Crystallization Tendencies of Glass-Forming Liquids: High Pressure Versus Nanoscale Confinement

High pressure and nanometer scale confinement are very popular strategies used to tune the crystallization tendencies of various systems. At first sight, they both seems to be entirely different, non-connected realm governed by their own rules. However, the effects generated in both environments are not so much distinct. Experimental studies, as well as molecular simulations, have proven that certain structural transformations and chemical reactions that occur only at high pressures in the bulk phase also appear under spatial confinement. High pressure and confinement at nanoscale level affect the molecular packing and intermolecular interactions, which have a dramatic influence on the key parameters governing the overall crystallization outcome. In result, it is possible to change the crystallization behavior of a given substance or obtain materials with interesting physicochemical properties, sometimes not attainable by other means. However, mentioned above changes might not be necessarily identical in both environments. Here, we have investigated changes in the crystallization rate for molecular liquids studied on increased pressure and confined to pores of the nanometer scale. Variations in the crystallization rate were studied by varying with pressure and the size of the spatial constraints.
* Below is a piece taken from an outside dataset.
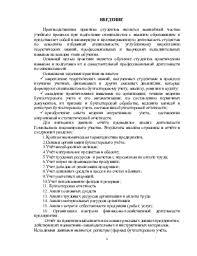 Анализ деятельности Гомельского пассажирского участка   участка транспортного республиканского унитарного предприятия Гомельское отделение Белорусской железной дороги Отчет по производственной практике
We show that avoiding crystallization when cooling liquid from the melt becomes more challenging with increasing pressure. This is because compression increases the rate of crystallization, broadens the overall crystallization rate curve and shifts its maximum with respect to Tm-T. On the other hand, when decreasing the size of the confining space a completely opposite trend is observed. To rationalize these changes in the crystallization behavior of the glass-forming liquids predictions of the classical theories of nucleation and crystal growth we employed. Following our recent idea of investigating crystallization of the supercooled liquids along various iso-invariant curves (Cryst. Growth Des.2016), we also show how they evolve in both environments.